According to Ostera and Dapeña (2003) the water is a chloride–sulfate–sodium type, with mean conductivity of 10.8 mS cm−1 (Peralta and Fuentes 2005). The high temperature and scarce rainfall produce salt flats in the shallowest areas of the lake.
There are several types of springs (bañados) around the lake (Fig. 1, sites 5–8). These are developed in depressions where groundwater emerges and forms large wetlands, commonly connected to the lake by small streams. Los Menucos rheocrene spring (site 5) is located in the northwest of the lake and has a mean water depth of 0.3 m. Carilauquen limnocrene spring (site 6) is located southwest of the lake; the water is predominantly sulfate calcic and has a mean conductivity of 0.959 mS cm−1 (Peralta and Fuentes 2005) and mean water depth of 0.2 m, though deeper areas reach 1.6 m (Ciocco and Scheibler 2008). The Carapacho helocrene spring (site 7) is the only warm spring in the area, located on the southwest side of the lake. The spring’s temperature is constant during the four seasons, around 19–20 °C; this is also the deepest wetland in the area, up to 4 m deep, although the mean water depth is 1 m and sampling was done close to the shore. La Porteña limnocrene spring (site 8) is in the southeast part of the lake, with a mean water depth of 0.5 m.

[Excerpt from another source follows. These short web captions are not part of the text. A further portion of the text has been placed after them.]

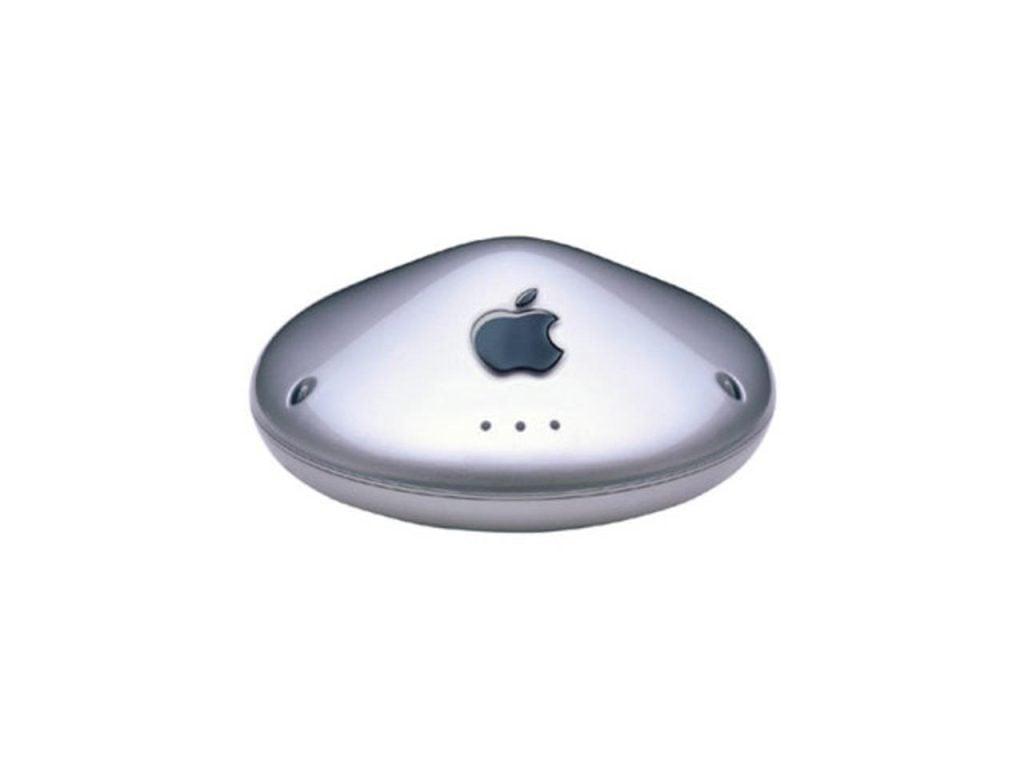Fundo branco. Apple airport graphite visto ao centro. Ele tem cor prata em formato cônico com logo da apple ao centro.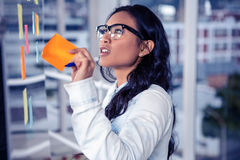 Asian woman removing sticky note Stock Images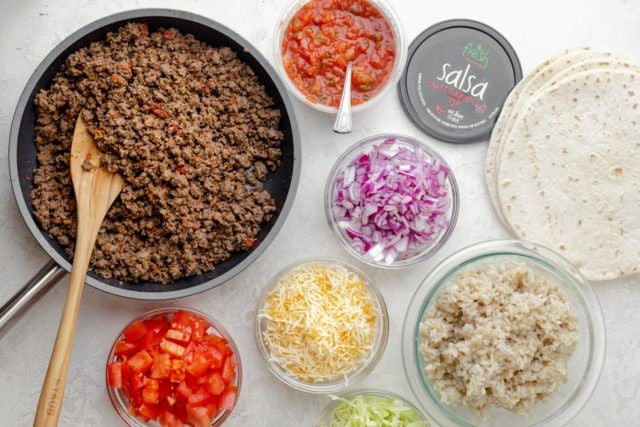 Ingredients for assembly: ground beef, salsa, tomatoes, cheese, onions, cabbage, brown rice and tortillas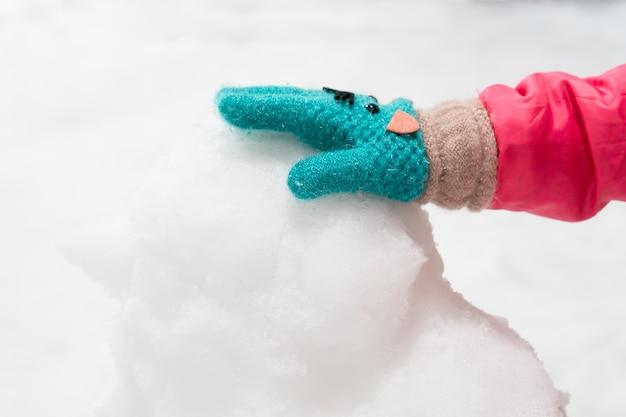 Main d'enfant avec gant d'hiver moulage bonhomme de neige dans la terre de neige avec plaisir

Lotic permanent environments
Río Malargüe (site 9) originates in the Cordillera de los Andes at 3000 m a.s.l. and receives input from numerous tributaries as it flows to Laguna Llancanelo, producing maximum discharge in spring and summer. Arroyo El Chacay (site 10) is a creek that originates in the Andes and flows eastward, joining the Río Malargüe close to the lake.

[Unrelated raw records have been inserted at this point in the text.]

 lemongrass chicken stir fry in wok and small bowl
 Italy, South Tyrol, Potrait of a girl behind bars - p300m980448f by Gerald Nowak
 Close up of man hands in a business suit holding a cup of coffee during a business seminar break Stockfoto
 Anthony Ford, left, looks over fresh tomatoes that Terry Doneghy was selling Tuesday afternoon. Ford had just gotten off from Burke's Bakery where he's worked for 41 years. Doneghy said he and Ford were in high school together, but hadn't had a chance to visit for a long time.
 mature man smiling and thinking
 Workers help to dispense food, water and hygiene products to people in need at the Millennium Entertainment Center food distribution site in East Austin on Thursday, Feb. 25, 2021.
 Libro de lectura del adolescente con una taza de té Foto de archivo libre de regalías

Lotic temporary environments
Arroyo El Alamo (site 11) is a tributary of Arroyo El Chacay and was dry during the sampling period. Accordingly, there are no data from this site. Arroyo El Mocho (site 12) originates in the Andes, and is a second-order tributary of the Río Malargüe, joining it in the lower section of its course. This creek displayed highly variable inter-season flow during sampling, holding much water during autumn and winter, but being almost dry in summer. The Río Malargüe delta (sites 13–17) forms where this river joins the lake in its northwest corner, after receiving water from Arroyos El Chacay and El Mocho. The delta is developed in a lowland area known as “Bajo Llancanelo” and holds water only temporarily because of marked seasonal fluctuations. Arroyo El Malo (site 18), which used to discharge into the northeast section of the lake, is now permanently dry, although it was an important watercourse in the past, its paleo-channel showing a connection to the Río Salado, which runs toward the north of the Llancanelo basin.
Materials and methods
Sampling procedures
Samples of ostracods and water were taken seasonally from 16 sites (September 2009–September 2010), and several physical and chemical variables of the waters were measured in situ at the same time. Ostracod samples were collected in shallow areas (about 20–40 cm deep) by washing aquatic plants (three times at each site to recover ostracod species that live close to macrophytes) and surrounding surface sediments (upper 3 cm) in a bucket, then rinsing the sediments in a 100-µm sieve. Samples were divided in two aliquots, one stored in 70% ethanol and the other air-dried.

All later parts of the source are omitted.